Aim 1: Please list every station that the electrode web passes through in the continuous process described in the patent background on electrode fabrication.
Aim 2: Extend the patent background on electrode fabrication with the next passage, following on from its final sentence.

This nonprovisional application claims priority under 35 U.S.C. § 119 (a) to German Patent Application No. 10 2023 203 853.6, which was filed in Germany on Apr. 26, 2023, and which is herein incorporated by reference.

BACKGROUND OF THE INVENTION

Field of the Invention

The invention relates to a process arrangement for fabricating an electrode for a battery cell and to a method for fabricating such an electrode.

Description of the Background Art

The electrodes of a lithium-ion battery cell can be fabricated in large-scale production in a continuous process in which a current collector film as a continuous web is guided continuously through a coating station in which the current collector film is coated with active material on one or both sides. The electrode web thus formed then passes through a drying station, in which the active material coated on the current collector film is dried. Next follows a calendering station, in which the active material coated on the current collector film is compressed to a predefined layer thickness. The continuous process concludes at a cutting station, in which the electrode web is disconnected and/or cut to size for the electrode. The electrode thus produced is subsequently integrated into an electrode/separator stack, which can be incorporated into a battery cell.

The magnitude of the internal resistance of such a battery cell is important for the performance of the battery cell. The battery cell internal resistance is determined by factors that include the resistivity of the electrode active material and the transfer resistance of the active material layer to the current collector film. For measuring the resistivity of the active material layer and the transfer resistance, an analysis device of the HIOKO company is known (see “electrode resistance measurement system RM2610” brochure from the HIOKO company), with which the resistivity and the transfer resistance of already finished electrodes can be measured by sampling. If the analysis device detects an excessively high measured value for the resistivity or the transfer resistance, all electrodes from the entire coating batch of a production interval that have already been fabricated must be delivered to scrap material, and they therefore are no longer usable for further battery cell fabrication.

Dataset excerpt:

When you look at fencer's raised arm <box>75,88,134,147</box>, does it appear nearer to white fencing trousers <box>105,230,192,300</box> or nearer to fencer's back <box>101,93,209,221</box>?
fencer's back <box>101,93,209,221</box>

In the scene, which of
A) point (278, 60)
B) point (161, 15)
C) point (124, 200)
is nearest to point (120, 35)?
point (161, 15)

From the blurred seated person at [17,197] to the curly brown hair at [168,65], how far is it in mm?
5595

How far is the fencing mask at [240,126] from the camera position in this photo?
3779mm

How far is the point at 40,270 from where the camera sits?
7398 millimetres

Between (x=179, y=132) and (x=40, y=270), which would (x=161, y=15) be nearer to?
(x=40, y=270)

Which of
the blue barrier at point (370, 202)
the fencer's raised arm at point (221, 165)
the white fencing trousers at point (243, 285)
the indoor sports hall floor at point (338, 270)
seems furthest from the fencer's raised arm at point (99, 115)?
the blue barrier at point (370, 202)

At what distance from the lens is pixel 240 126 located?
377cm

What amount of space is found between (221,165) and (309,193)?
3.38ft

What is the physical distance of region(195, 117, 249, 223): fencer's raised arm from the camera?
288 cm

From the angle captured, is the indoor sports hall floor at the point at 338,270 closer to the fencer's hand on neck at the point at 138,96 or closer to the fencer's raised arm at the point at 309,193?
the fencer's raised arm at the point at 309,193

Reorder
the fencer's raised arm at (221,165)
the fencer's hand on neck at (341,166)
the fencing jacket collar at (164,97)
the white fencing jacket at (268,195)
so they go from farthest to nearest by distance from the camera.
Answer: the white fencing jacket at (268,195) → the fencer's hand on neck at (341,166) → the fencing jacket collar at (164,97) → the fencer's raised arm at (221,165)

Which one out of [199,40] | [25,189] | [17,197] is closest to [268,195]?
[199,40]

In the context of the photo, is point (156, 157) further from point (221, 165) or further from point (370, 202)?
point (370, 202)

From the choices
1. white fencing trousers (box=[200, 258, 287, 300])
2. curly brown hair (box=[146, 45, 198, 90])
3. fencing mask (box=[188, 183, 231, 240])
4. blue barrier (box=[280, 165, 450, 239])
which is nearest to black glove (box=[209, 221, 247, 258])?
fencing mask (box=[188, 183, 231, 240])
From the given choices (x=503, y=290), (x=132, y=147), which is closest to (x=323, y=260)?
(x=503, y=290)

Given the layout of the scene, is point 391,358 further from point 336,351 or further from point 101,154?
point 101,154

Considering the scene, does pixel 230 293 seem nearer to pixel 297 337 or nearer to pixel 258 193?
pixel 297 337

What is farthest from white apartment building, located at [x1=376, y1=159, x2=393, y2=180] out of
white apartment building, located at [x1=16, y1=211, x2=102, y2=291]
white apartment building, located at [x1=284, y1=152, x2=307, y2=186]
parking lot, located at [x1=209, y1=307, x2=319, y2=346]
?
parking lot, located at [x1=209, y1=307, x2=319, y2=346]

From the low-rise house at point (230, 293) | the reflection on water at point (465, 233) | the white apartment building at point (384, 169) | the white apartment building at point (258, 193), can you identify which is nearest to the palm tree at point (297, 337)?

Answer 1: Coating station, drying station, calendering station, cutting station

Answer 2:
Known from DE 10 2014 006 870 A1 are a method and a device for measuring a coating thickness on a substrate. The method can specifically also be used for measuring the layer thickness of an active material layer on a current collector film for producing an electrode.

SUMMARY OF THE INVENTION

It is therefore an object of the invention to provide a process arrangement and a method for fabricating an electrode for a battery cell in which quality testing of the electrode can be carried out with less waste material as compared with the prior art.

The invention is based on a process arrangement for fabricating an electrode for a battery cell. In the fabrication process, a current collector film as a continuous web is guided continuously through processing stations, namely while forming an electrode web. In a final cutting station, the electrode web is disconnected and/or cut to size for the electrode. A measuring station with a measuring device, in which the resistivity of an active material layer and/or the transfer resistance of the active material layer to the current collector film or a value correlating therewith is measured, is integrated in the process arrangement.

In contrast to the prior art, the measuring operation according to the invention does not take place only on the already-completed electrode. Instead, the measuring operation is carried out directly on the electrode web that has not yet been delivered to the cutting station, which is to say even before completion of the electrode. In this way, “in-line” quality testing of the resistivity or of the transfer resistance between film and coating is provided. If quality problems are identified in a section of electrode web in the measuring station, then this section of electrode web is delivered to scrap material while other electrode web sections (that tested as defect-free) of the same coating batch go through the normal process for fabricating the electrodes. In this way, the waste material in electrode production can be greatly reduced as compared with the prior art.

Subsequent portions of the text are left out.